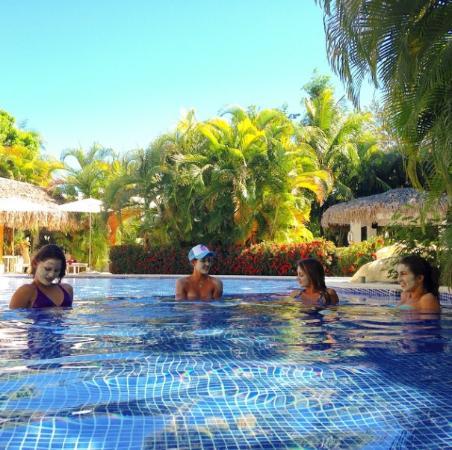 Piscina con las chicas picture of azul ocean club hotel for Piscinas estructurales chicas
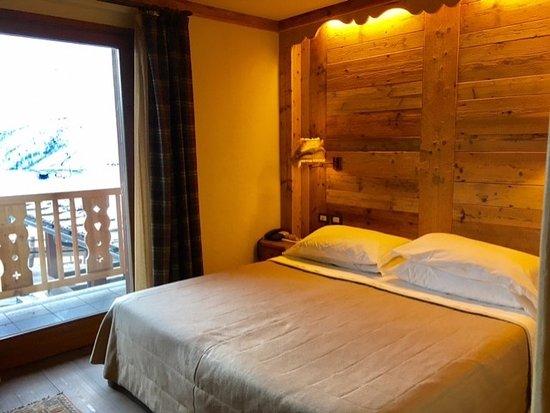 Bedroom 103 bild fr n hotel meuble mon reve breuil for Hotel meuble mon reve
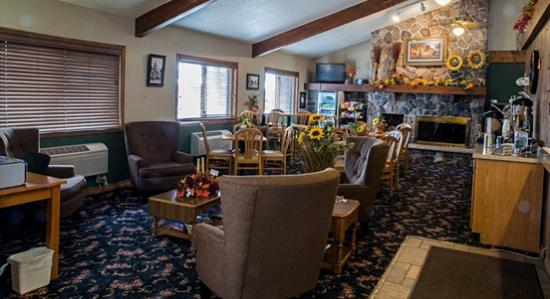 Boarders Inn and Suites by Cobblestone Medford
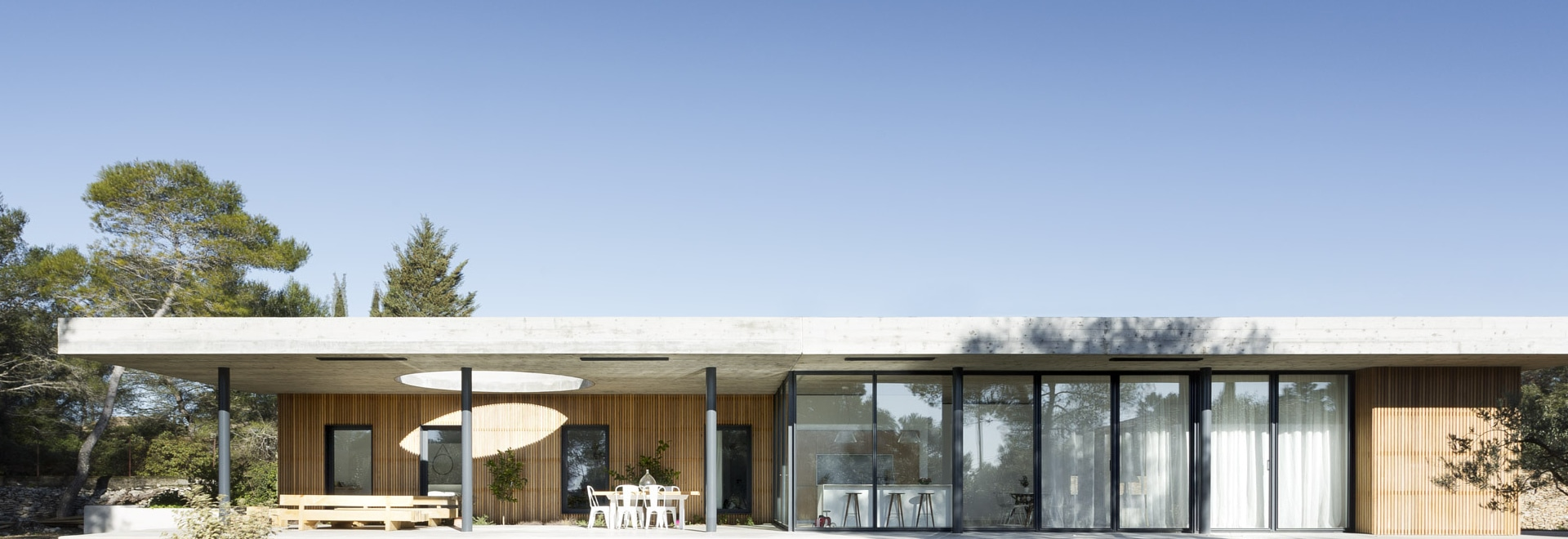 maison 0.82 is a modernist family villa in the south of france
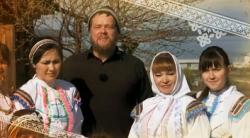 Вилле Хаапасало с горномарийками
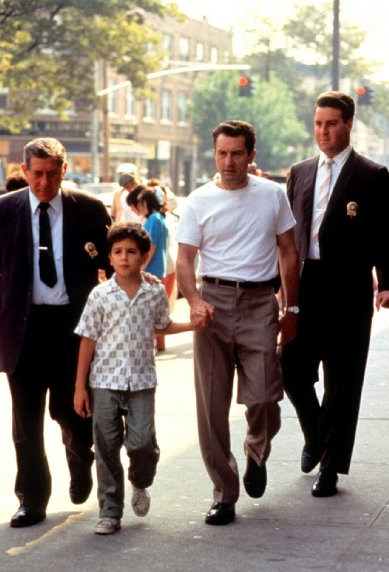 Robert De Niro and Francis Capra star in A Bronx Tale (1993)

|---|

__PROBLEM REQUIREMENTS__
The copy must start at the line containing "Boarders Inn and" and stop at the last line of the listing, both included, with every line exact and no pictures.

__RESPONSE BOX__
 Boarders Inn and Suites by Cobblestone Medford
 maison 0.82 is a modernist family villa in the south of france
 Вилле Хаапасало с горномарийками
 Robert De Niro and Francis Capra star in A Bronx Tale (1993)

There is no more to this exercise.